Murder Charges in Native Mob Case

Mary Annette Pember
7/26/12

Native Mob gang member Shawn Michael Martinez, also known as “Tinez” has been charged in the murder of fellow Mob gang member Jeremee Jon Kraskey according to a new federal indictment.

The superseding indictment expands on original charges filed earlier this year charging 24 alleged Native Mob gang members with conspiracy to participate in racketeering and other crimes. Currently 25 defendants are being charged and now include Jesus Thomas Ali, who is charged with conspiracy to participate in racketeering.
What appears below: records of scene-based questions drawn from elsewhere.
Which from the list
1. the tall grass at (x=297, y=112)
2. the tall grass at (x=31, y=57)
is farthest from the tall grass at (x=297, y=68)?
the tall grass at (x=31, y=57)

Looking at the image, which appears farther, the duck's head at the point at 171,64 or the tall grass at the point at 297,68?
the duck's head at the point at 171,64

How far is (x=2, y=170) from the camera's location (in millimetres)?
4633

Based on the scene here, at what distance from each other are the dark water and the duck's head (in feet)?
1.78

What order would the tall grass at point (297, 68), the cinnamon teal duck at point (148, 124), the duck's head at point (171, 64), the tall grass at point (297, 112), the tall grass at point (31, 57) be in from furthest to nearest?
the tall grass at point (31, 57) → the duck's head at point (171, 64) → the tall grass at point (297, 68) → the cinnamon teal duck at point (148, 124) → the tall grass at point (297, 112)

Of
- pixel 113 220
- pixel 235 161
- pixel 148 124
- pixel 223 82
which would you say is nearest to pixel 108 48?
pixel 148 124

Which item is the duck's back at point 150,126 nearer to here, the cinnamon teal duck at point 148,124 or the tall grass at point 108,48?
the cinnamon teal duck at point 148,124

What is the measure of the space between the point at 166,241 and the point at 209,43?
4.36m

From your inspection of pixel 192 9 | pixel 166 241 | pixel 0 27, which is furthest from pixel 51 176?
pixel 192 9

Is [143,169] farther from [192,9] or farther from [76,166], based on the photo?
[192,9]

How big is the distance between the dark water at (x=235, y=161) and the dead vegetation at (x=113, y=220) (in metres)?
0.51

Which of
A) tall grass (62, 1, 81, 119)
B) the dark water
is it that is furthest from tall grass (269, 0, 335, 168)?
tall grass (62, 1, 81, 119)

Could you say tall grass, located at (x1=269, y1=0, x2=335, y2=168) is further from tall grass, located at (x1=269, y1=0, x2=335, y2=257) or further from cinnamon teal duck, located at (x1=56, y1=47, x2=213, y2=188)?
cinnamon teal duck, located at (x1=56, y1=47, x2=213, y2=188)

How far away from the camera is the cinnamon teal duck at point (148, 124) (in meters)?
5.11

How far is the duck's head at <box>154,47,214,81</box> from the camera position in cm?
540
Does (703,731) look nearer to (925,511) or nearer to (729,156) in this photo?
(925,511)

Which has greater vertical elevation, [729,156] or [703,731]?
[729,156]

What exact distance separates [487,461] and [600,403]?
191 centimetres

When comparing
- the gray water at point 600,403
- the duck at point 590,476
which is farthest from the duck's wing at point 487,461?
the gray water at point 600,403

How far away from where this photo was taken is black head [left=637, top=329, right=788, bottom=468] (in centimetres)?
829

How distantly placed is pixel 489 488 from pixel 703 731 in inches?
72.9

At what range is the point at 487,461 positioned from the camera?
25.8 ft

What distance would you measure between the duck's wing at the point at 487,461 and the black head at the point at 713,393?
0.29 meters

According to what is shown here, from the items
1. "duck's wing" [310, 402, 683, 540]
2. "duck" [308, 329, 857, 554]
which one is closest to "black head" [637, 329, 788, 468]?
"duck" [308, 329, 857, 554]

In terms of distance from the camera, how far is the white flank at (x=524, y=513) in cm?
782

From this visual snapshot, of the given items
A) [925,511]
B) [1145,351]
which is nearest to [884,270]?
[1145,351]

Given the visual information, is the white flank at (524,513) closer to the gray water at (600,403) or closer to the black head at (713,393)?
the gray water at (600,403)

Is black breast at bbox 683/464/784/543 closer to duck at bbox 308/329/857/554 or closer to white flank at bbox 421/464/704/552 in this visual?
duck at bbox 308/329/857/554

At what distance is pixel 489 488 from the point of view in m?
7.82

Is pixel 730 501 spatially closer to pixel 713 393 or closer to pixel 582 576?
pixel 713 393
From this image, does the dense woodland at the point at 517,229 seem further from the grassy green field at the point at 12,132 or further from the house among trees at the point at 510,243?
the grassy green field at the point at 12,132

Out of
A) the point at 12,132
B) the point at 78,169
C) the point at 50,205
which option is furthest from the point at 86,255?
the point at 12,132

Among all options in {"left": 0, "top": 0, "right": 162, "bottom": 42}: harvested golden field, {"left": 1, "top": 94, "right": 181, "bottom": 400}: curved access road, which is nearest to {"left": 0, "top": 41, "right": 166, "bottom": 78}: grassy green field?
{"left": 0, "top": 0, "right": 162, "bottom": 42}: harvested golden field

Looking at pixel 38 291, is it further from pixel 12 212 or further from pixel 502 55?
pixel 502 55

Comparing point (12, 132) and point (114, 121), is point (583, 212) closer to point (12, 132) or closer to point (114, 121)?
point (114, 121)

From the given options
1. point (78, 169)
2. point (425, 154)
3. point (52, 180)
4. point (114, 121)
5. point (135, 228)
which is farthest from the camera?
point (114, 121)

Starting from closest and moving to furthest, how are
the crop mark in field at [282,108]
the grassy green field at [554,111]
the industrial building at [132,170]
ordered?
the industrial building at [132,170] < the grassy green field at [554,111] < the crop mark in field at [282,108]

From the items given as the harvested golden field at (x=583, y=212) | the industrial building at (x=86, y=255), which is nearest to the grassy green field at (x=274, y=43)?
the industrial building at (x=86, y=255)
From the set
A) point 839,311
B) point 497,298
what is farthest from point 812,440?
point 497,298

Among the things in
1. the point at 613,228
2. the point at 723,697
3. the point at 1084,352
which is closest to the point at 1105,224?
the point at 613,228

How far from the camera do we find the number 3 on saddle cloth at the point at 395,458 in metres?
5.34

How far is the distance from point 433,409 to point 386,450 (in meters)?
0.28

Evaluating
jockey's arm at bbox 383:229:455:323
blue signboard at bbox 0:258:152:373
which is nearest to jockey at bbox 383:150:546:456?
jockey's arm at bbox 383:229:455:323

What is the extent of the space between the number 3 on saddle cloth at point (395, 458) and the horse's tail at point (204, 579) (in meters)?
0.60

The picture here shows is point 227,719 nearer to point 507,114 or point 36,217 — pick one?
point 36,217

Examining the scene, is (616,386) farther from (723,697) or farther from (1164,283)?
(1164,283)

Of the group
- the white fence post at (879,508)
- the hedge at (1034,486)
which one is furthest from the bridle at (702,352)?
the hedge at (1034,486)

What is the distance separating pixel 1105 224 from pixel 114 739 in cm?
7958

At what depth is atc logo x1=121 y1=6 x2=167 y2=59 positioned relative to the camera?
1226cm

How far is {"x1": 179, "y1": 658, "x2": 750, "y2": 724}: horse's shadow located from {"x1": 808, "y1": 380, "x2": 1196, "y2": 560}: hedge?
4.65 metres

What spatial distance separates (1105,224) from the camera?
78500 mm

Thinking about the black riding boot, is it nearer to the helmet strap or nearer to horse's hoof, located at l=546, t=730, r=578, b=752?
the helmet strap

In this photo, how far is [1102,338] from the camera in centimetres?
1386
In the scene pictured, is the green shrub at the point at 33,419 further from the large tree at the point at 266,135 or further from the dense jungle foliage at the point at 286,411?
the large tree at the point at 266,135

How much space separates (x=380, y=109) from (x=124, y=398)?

Both indictments allege that the defendants conspired to conduct crimes through an enterprise, the Native Mob, in violation of the federal Racketeering Influenced and Corrupt Organizations Act (RICO). According to a press release from the U.S. Attorney’s Office, the primary objective of the enterprise is to preserve, protect, promote, and enhance the Native Mob’s power, territory, and financial gains.

According to the indictment, the Native Mob originated in Minneapolis in the early 1990s; membership is estimated at about 200. Gang turf has included areas in and around Minneapolis, Duluth, Leech Lake, White Earth and Mille Lacs reservations in Minnesota.

Filed on July 19, 2012 in the U.S. District Court of Minneapolis, the latest indictment document is 53 pages long and provides chilling detail of the Mob’s organizational acumen and ruthlessness in protecting their turf.

The gang met regularly in monthly “council” meetings during which they planned their crimes that included drug trafficking from crack cocaine to ecstasy, assault and murder.

Members regularly planned “missions,” to shoot at occupied homes of rival drug dealers and assault or kill real or imagined police informants.

The gang stockpiled weapons for use and distribution to gang members, collected money for fellow members who were incarcerated and were in the process of redoing the gang’s signature black and red logo when they were arrested.

Earlier this year Indian Country Today Media Network, reported details of the initial indictment as well as the story of Jeremee Kraskey, a member of the Leech Lake Band of Minnesota Ojibwe, who was murdered in South Minneapolis on February 26, 2011. He had told his family that he was a member of the Native Mob. Although the murder was not included in the first indictment, his family believed at the time that fellow Native Mob gang members killed him.

His family did not wish to comment on the current indictment, which states among the numerous other charges against Mob members, that Martinez, “with malice aforethought, unlawfully killed a human being, to wit Jeremee Kraskey, willfully, deliberately, maliciously and with premeditation.”

According to the U.S. Attorney’s office, the murder of Kaskey was committed to keep him from offering law enforcement information and in retaliation for a mistaken belief that he had already provided information to law enforcement about the gang’s activities.

State, local, federal and tribal law enforcement officers participated in building the case.